Sustainability, 2023, vol. 15, issue 23, 1-16

Abstract: Since the 20th century began, the world has witnessed the emergence of contagious diseases such as Severe Acute Respiratory Syndrome (SARS), H1N1 influenza, and the recent COVID-19 pandemic. Conducting timely infectious disease risk assessments is of significant importance for preventing the spread of viruses, safeguarding public health, and achieving sustainable development. Most current studies on epidemic risk assessments focus on administrative divisions, making it challenging to reflect the risk disparities within these areas. Taking Shanghai as an example, this research introduces the concept of urban resilience frameworks and identifies the risk factors. By analyzing the interactions among different risk factors using geographic detectors, this study establishes the distribution relationship between the risk factors and newly reported cases using Geographically Weighted Regression. A risk assessment model is constructed to evaluate the infection risk within different regions of the administrative area. The results demonstrate that the central area of Shanghai exhibits the highest infection risk, gradually decreasing toward the periphery.
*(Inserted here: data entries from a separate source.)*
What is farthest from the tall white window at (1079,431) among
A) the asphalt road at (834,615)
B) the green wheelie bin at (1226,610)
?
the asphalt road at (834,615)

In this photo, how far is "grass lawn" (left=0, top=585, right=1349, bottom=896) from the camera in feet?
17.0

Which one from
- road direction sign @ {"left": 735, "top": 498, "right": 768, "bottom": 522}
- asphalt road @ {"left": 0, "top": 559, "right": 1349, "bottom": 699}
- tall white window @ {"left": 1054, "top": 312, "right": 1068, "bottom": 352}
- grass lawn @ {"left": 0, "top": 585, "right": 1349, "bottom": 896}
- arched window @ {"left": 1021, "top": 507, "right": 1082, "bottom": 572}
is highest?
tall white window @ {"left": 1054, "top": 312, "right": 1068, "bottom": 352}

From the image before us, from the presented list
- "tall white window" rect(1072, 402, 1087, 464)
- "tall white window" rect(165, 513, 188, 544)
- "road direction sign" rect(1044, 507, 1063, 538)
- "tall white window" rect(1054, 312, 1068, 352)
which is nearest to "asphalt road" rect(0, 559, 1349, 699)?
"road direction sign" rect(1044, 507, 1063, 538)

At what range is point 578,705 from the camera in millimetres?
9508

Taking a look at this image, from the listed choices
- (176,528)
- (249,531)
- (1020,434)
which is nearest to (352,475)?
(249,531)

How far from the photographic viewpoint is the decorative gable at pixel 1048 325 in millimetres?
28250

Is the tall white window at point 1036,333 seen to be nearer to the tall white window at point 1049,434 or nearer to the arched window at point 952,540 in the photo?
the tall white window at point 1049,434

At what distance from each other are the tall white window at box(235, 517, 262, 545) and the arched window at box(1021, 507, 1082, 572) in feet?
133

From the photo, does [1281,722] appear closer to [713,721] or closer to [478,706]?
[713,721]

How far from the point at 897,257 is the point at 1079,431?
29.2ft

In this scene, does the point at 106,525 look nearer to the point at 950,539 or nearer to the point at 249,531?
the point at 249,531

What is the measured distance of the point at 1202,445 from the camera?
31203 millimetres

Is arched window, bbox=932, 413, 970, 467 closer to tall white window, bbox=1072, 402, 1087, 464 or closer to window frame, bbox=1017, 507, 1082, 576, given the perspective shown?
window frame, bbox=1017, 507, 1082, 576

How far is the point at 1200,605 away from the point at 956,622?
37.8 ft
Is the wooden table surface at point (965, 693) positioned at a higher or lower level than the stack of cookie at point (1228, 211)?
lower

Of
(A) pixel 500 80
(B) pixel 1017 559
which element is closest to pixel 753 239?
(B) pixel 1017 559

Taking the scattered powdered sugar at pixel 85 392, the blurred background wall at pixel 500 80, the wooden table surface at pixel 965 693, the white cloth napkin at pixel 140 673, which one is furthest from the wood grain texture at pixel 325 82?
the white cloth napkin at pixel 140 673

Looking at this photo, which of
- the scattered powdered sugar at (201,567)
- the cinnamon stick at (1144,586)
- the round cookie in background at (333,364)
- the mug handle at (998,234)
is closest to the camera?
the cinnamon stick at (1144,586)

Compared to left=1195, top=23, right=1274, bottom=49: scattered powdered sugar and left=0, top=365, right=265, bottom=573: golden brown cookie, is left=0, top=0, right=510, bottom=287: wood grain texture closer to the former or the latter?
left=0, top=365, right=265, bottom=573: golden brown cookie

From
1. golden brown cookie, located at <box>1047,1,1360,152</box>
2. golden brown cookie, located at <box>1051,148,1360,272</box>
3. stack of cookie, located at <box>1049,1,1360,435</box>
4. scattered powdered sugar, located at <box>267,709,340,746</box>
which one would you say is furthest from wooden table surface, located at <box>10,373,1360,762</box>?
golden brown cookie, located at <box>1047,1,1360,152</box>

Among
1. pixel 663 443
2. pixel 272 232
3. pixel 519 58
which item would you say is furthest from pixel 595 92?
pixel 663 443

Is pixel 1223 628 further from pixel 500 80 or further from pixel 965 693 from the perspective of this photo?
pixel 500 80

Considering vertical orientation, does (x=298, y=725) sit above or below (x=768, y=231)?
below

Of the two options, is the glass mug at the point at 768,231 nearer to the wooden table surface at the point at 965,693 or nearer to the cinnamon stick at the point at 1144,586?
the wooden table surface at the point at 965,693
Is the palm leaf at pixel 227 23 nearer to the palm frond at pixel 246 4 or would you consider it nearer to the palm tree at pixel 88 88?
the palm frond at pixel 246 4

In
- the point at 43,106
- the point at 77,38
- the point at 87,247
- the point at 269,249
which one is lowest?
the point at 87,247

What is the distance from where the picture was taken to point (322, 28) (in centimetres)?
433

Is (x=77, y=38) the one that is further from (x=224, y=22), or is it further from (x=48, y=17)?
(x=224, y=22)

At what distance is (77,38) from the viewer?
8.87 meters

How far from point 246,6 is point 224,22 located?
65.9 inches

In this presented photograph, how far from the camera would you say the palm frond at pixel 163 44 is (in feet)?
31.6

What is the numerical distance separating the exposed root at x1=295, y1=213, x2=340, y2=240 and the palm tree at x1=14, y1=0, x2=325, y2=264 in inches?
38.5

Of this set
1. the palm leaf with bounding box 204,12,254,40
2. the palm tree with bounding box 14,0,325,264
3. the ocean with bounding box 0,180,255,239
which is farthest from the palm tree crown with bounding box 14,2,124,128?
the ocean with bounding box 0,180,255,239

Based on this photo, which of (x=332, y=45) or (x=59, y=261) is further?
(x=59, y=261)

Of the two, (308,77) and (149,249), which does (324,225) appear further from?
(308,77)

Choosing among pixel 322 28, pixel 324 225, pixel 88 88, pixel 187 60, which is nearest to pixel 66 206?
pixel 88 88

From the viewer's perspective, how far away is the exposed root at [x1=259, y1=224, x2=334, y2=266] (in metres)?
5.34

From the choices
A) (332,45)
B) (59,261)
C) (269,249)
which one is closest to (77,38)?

The Spearman’s correlation coefficient ( p ) between the predicted and actual distribution of new cases reaches 0.869 ( p < 0.001), and the coefficient of determination (R2) is 0.938 ( p < 0.001), indicating a relatively accurate assessment of infection risk in different spatial areas. This research methodology can be effectively applied to infectious disease risk assessments during public health emergencies, thereby assisting in the formulation of epidemic prevention policies.

Keywords: geographic big data; GWR; risk assessment; data-driven (search for similar items in EconPapers)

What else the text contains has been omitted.